The proof constructs, for any complete separable space that is not σ‑finite dimensional, a Borel probability measure μ and a binary regression function η taking values {0,1} with equal probability. Using a sequence k_n→∞ with k_n/n→0, the k‑NN classifier’s error does not converge to the Bayes error (which is zero in this construction). The measure extends Preiss’s construction from ℓ² to arbitrary non‑σ‑finite spaces, showing that lack of Nagata dimension prevents the strong differentiation property, and consequently prevents universal consistency.

The paper also clarifies that the weak Lebesgue–Besicovitch property (convergence in measure) is insufficient for consistency. Two counter‑examples are provided: a recent construction by Käenmäki, Rajala and Suomala (2021) and, more strikingly, the Heisenberg group equipped with the Carnot–Cygan–Korányi metric. Although the Heisenberg group satisfies the weak differentiation property for every measure, it fails to be σ‑finite dimensional, and thus k‑NN is not universally consistent there. This corrects an erroneous claim in Kumari and Pestov (2024).

A further surprising result is that even on the real line ℝ one can define a metric uniformly equivalent to the usual Euclidean distance such that the k‑NN rule fails to be universally consistent. This demonstrates that mere uniform equivalence of metrics does not guarantee the preservation of consistency.

Finally, the authors add a fourth equivalent condition, the Cover–Hart property: the asymptotic error of the 1‑NN classifier is at most twice the Bayes error. Theorem 1.3 shows that this property is equivalent to the three conditions above, extending the classical Euclidean result of Cover and Hart to the general metric setting.

The paper is organized as follows. Section 2 sets up the statistical learning framework, defines the k‑NN rule, and discusses tie‑breaking procedures. Section 3 reviews Nagata dimension and σ‑finite dimensionality. Section 4 contains the proof of (1)⇒(3) via the generalized Preiss measure. Section 5 discusses the insufficiency of the weak differentiation property, with the Heisenberg group example. Section 6 constructs the pathological metric on ℝ. Section 7 proves the equivalence with the Cover–Hart property.

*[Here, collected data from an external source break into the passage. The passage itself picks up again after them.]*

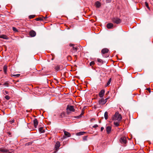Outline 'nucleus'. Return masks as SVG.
Instances as JSON below:
<instances>
[{
    "mask_svg": "<svg viewBox=\"0 0 153 153\" xmlns=\"http://www.w3.org/2000/svg\"><path fill=\"white\" fill-rule=\"evenodd\" d=\"M94 64V61L91 62L90 63V65L91 66H92Z\"/></svg>",
    "mask_w": 153,
    "mask_h": 153,
    "instance_id": "31",
    "label": "nucleus"
},
{
    "mask_svg": "<svg viewBox=\"0 0 153 153\" xmlns=\"http://www.w3.org/2000/svg\"><path fill=\"white\" fill-rule=\"evenodd\" d=\"M47 18V17H46H46H44V19H46V18Z\"/></svg>",
    "mask_w": 153,
    "mask_h": 153,
    "instance_id": "43",
    "label": "nucleus"
},
{
    "mask_svg": "<svg viewBox=\"0 0 153 153\" xmlns=\"http://www.w3.org/2000/svg\"><path fill=\"white\" fill-rule=\"evenodd\" d=\"M2 151L3 152H6L5 149H3L2 150Z\"/></svg>",
    "mask_w": 153,
    "mask_h": 153,
    "instance_id": "40",
    "label": "nucleus"
},
{
    "mask_svg": "<svg viewBox=\"0 0 153 153\" xmlns=\"http://www.w3.org/2000/svg\"><path fill=\"white\" fill-rule=\"evenodd\" d=\"M109 51V50L107 48L103 49L101 51V53L103 57L107 58L109 56V54L108 53Z\"/></svg>",
    "mask_w": 153,
    "mask_h": 153,
    "instance_id": "1",
    "label": "nucleus"
},
{
    "mask_svg": "<svg viewBox=\"0 0 153 153\" xmlns=\"http://www.w3.org/2000/svg\"><path fill=\"white\" fill-rule=\"evenodd\" d=\"M114 124L116 126H118L119 125V122H114Z\"/></svg>",
    "mask_w": 153,
    "mask_h": 153,
    "instance_id": "23",
    "label": "nucleus"
},
{
    "mask_svg": "<svg viewBox=\"0 0 153 153\" xmlns=\"http://www.w3.org/2000/svg\"><path fill=\"white\" fill-rule=\"evenodd\" d=\"M63 132H64L65 135L66 136V137H69L71 136V134L65 130H63Z\"/></svg>",
    "mask_w": 153,
    "mask_h": 153,
    "instance_id": "11",
    "label": "nucleus"
},
{
    "mask_svg": "<svg viewBox=\"0 0 153 153\" xmlns=\"http://www.w3.org/2000/svg\"><path fill=\"white\" fill-rule=\"evenodd\" d=\"M60 146V143L59 142H58L56 143V145H55V147L56 148V149H58L59 146Z\"/></svg>",
    "mask_w": 153,
    "mask_h": 153,
    "instance_id": "16",
    "label": "nucleus"
},
{
    "mask_svg": "<svg viewBox=\"0 0 153 153\" xmlns=\"http://www.w3.org/2000/svg\"><path fill=\"white\" fill-rule=\"evenodd\" d=\"M34 126L35 128H36L38 125V122L36 119H34L33 120Z\"/></svg>",
    "mask_w": 153,
    "mask_h": 153,
    "instance_id": "10",
    "label": "nucleus"
},
{
    "mask_svg": "<svg viewBox=\"0 0 153 153\" xmlns=\"http://www.w3.org/2000/svg\"><path fill=\"white\" fill-rule=\"evenodd\" d=\"M120 142L122 144H126L127 142L126 137H122L120 140Z\"/></svg>",
    "mask_w": 153,
    "mask_h": 153,
    "instance_id": "5",
    "label": "nucleus"
},
{
    "mask_svg": "<svg viewBox=\"0 0 153 153\" xmlns=\"http://www.w3.org/2000/svg\"><path fill=\"white\" fill-rule=\"evenodd\" d=\"M145 5H146V7L148 8V9H149V5H148V4L146 2H145Z\"/></svg>",
    "mask_w": 153,
    "mask_h": 153,
    "instance_id": "32",
    "label": "nucleus"
},
{
    "mask_svg": "<svg viewBox=\"0 0 153 153\" xmlns=\"http://www.w3.org/2000/svg\"><path fill=\"white\" fill-rule=\"evenodd\" d=\"M101 5V3L98 1H97L95 2V5L96 7L99 8Z\"/></svg>",
    "mask_w": 153,
    "mask_h": 153,
    "instance_id": "14",
    "label": "nucleus"
},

In summary, the work unifies three seemingly disparate concepts—strong differentiation of measures, a combinatorial dimension notion from topology, and a classic performance bound for nearest‑neighbour classifiers—into a single equivalence class. This provides a precise, mathematically rigorous criterion for when k‑NN (and 1‑NN) can be expected to work universally, and it highlights the delicate role of the underlying metric in non‑Euclidean spaces.